Start Page excerpt
25 Years in Pilates
Looking back to the start of my career
Twenty-five years ago today, I walked into a gym Pilates studio for the first day of an Intensive Studio Pilates teacher training course. It was a rigorous month of learning, and at the time I had no idea that I was embarking on the beginning of a lifelong career. It would be the first of many qualifications in movement modalities that I would gain.
Prior to this I had been in various office jobs, post a degree in Management and Tourism. I worked in HR, PR and office management, but the static, corporate environment was uncomfortable - both physically and for my dyslexic mind. My first taste of Pilates had come through joining mat classes in my local gym a year or so earlier, to help me cope with the desk-bound and indoor nature of these offices. I felt so passionate about how it made me feel that it became clear I needed to make a professional change.
On the 2nd of April 2001 I found myself dressed in exercise clothes, barefoot, and in a very different professional environment. It was fun; it felt good to move around on these pieces of Pilates apparatus all day. Yes, there was a manual, as well as anatomy and physiology theory to wrap my head around, but it was practical and progression was tangible. I have never looked back.
End Page excerpt
Start Data section
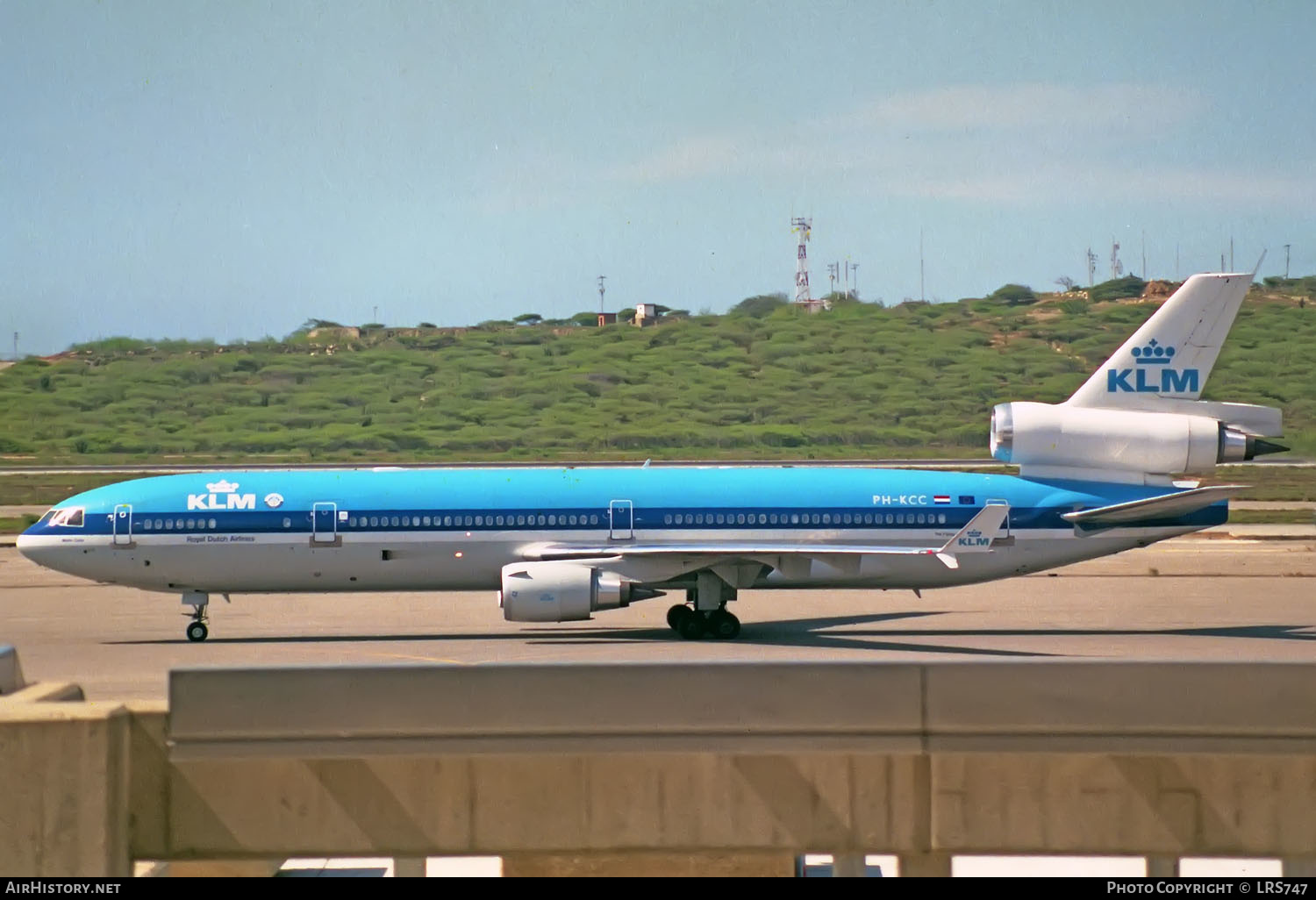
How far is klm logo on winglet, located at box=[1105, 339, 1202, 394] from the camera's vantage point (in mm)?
End Data section
Objective A: Check each statement against the text on 25 years in Pilates and answer yes or no, quoting the words from the text that settle it: (i) the teacher training course lasted a month; (ii) the writer's degree was in Management and Marketing; (iii) the writer first tried Pilates in mat classes at a local gym.
Objective B: In the text on 25 years in Pilates, take the part that opens with the words containing "25 Years in" and closes with "I would gain.". Write it out again with "rigorous" changed to "demanding".

Complete response A:
(i) Yes: "It was a rigorous month of learning"
(ii) No: "post a degree in Management and Tourism"
(iii) Yes: "My first taste of Pilates had come through joining mat classes in my local gym"

Complete response B:
25 Years in Pilates
Looking back to the start of my career
Twenty-five years ago today, I walked into a gym Pilates studio for the first day of an Intensive Studio Pilates teacher training course. It was a demanding month of learning, and at the time I had no idea that I was embarking on the beginning of a lifelong career. It would be the first of many qualifications in movement modalities that I would gain.